Também digno de nota foi a representação desproporcional de advogados seniores e de alto escalão. Os pesquisadores encontraram 319 correspondências exatas de nomes em um banco de dados online chamado ALM Intelligence Legal Compass, sendo 235 sócios de escritórios de advocacia e 15 em lideranças de topo.
H. Rodgin Cohen, sócio-gerente durante mais de uma década da empresa de elite Sullivan & Cromwell, foi o indivíduo que apareceu com mais frequência, com 21 reuniões documentadas com funcionários do Conselho da Reserva Federal. Cohen foi formalmente registrado como lobista entre 1998 e 2004. Mas ele não foi registrado nos anos que se seguiram à Grande Recessão, quando está bem documentado na mídia e nos livros como envolvido na defesa regulatória em nome de clientes, incluindo Bear Stearns, Goldman Sachs e JP Morgan Chase.

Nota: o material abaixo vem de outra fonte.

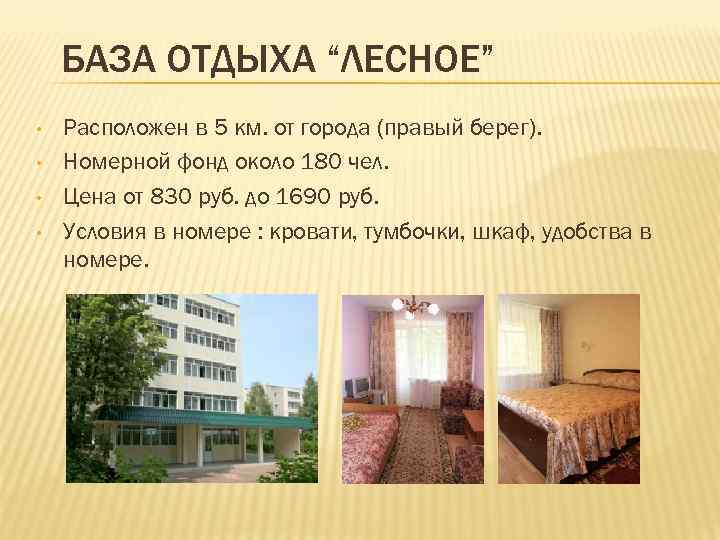 БАЗА ОТДЫХА “ЛЕСНОЕ”

• Расположен в 5 км. от города (правый берег).
• Номерной фонд около 180 чел.
• Цена от 830 руб. до 1690 руб.
• Условия в номере : кровати, тумбочки, шкаф, удобства в номере.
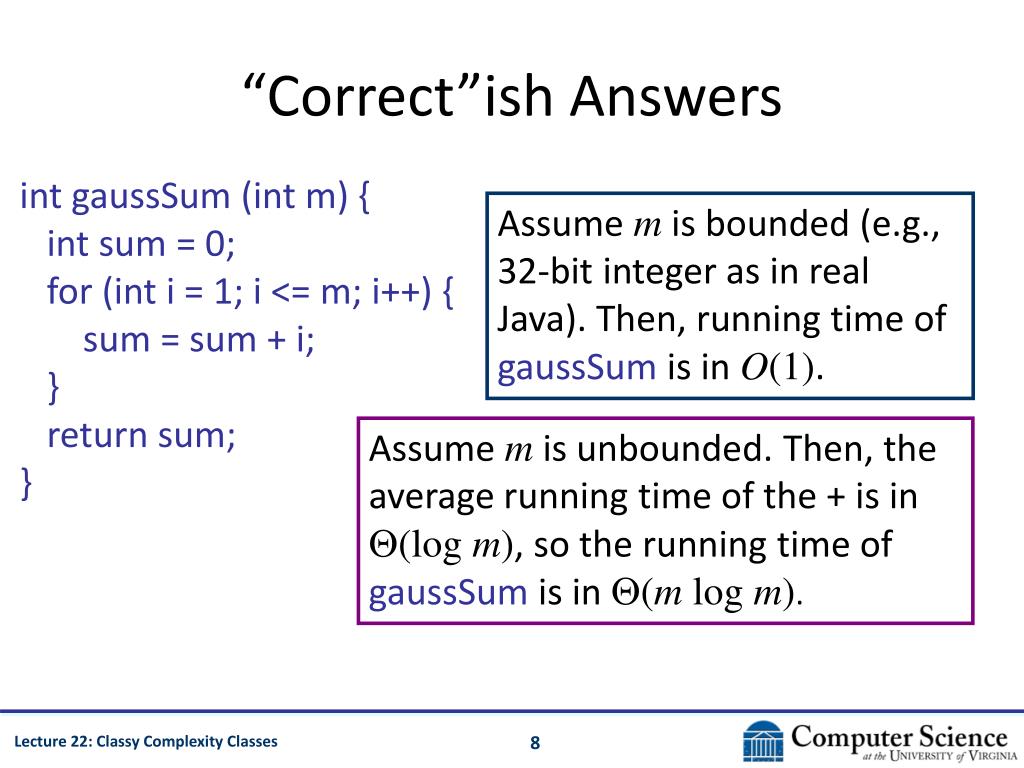 “Correct”ish Answers

int gaussSum (int m) {
int sum = 0;
for (int i = 1; i <= m; i++) {
sum = sum + i;
}
return sum;
}

Assume $m$ is bounded (e.g., 32-bit integer as in real Java). Then, running time of gaussSum is in $O(1)$.

Assume $m$ is unbounded. Then, the average running time of the + is in $\Theta(\log m)$, so the running time of gaussSum is in $\Theta(m \log m)$.

Lecture 22: Classy Complexity Classes

8

Computer Science at the University of Virginia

Carpenter enfatizou que Cohen parece estar em perfeita conformidade com a lei. “A afirmação que fazemos é que os académicos deveriam considerá-lo um lobista – e que o Congresso pode querer pensar em redigir uma lei que obrigue pessoas como ele a registarem-se”, disse Carpenter.
Os pesquisadores também avaliaram o mercado total para a defesa regulatória. O que tornou este esforço possível foi o facto de os bancos, que são fortemente regulamentados pelo governo dos EUA, terem de apresentar relatórios detalhados tanto das despesas legais como da exposição legal. Carpenter e Libgober analisaram linha por linha as divulgações de 798 holdings bancárias, com especial atenção aos gastos legais que coincidiram com reuniões com o Conselho da Reserva Federal.
“O que se vê ao longo do tempo é que precisamente quando os bancos organizam estas reuniões – no ano anterior, no ano seguinte e no ano seguinte – estão apenas a gastar muito mais dinheiro em serviços jurídicos”, disse Carpenter.
O documento utiliza uma série de metodologias para avaliar quanto dinheiro pode ser gasto quando estas reuniões acontecem, produzindo estimativas que variam entre 137,5 milhões de dólares e 1,17 mil milhões de dólares em despesas anuais de defesa regulamentar por parte das holdings bancárias dos EUA. Para efeito de comparação, o mesmo setor relatou um total de US$ 54 milhões em lobby em 2019.
“As empresas farmacêuticas se reúnem com o FDA enquanto redigem as regras? As empresas de energia se reúnem com a EPA enquanto redigem uma regra? As empresas de saúde se reúnem com o Departamento de Saúde e Serviços Humanos quando estiverem prontas para implementar novas regras?” Carpenter se perguntou.
Ele espera que o novo estudo inspire outros a abordar essas questões. “É uma agenda de investigação vital, não apenas para académicos e estudantes de política, mas também para todos nós como cidadãos.”